Report all lines of the data below that hold the word "Zealand".

**** Source information

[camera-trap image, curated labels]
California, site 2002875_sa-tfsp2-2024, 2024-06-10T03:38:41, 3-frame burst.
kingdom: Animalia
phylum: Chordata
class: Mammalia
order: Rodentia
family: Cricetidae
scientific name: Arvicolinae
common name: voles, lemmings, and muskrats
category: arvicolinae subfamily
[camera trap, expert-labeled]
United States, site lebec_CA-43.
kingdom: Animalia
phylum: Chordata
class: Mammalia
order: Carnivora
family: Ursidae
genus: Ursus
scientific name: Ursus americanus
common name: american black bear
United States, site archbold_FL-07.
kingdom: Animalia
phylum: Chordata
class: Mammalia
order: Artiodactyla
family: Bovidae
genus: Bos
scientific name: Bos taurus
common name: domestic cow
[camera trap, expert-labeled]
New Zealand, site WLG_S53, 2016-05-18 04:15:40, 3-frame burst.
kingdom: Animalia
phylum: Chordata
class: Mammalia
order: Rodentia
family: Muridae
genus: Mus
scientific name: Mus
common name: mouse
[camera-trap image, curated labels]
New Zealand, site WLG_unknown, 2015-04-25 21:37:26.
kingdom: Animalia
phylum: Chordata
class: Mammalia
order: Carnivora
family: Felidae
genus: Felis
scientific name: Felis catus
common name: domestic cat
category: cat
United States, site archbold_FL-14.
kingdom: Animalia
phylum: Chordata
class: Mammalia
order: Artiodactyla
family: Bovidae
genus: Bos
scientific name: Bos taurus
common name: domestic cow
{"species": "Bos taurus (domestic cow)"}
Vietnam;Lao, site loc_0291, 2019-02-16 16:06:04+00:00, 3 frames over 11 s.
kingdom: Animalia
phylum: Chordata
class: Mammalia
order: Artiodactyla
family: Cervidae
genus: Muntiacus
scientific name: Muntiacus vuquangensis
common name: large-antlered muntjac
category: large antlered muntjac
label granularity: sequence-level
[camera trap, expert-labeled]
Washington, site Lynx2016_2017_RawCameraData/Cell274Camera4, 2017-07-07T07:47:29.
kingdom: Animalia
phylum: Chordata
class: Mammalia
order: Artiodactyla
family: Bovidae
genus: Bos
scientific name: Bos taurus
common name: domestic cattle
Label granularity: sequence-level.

********

Expected answer |
New Zealand, site WLG_S53, 2016-05-18 04:15:40, 3-frame burst.
New Zealand, site WLG_unknown, 2015-04-25 21:37:26.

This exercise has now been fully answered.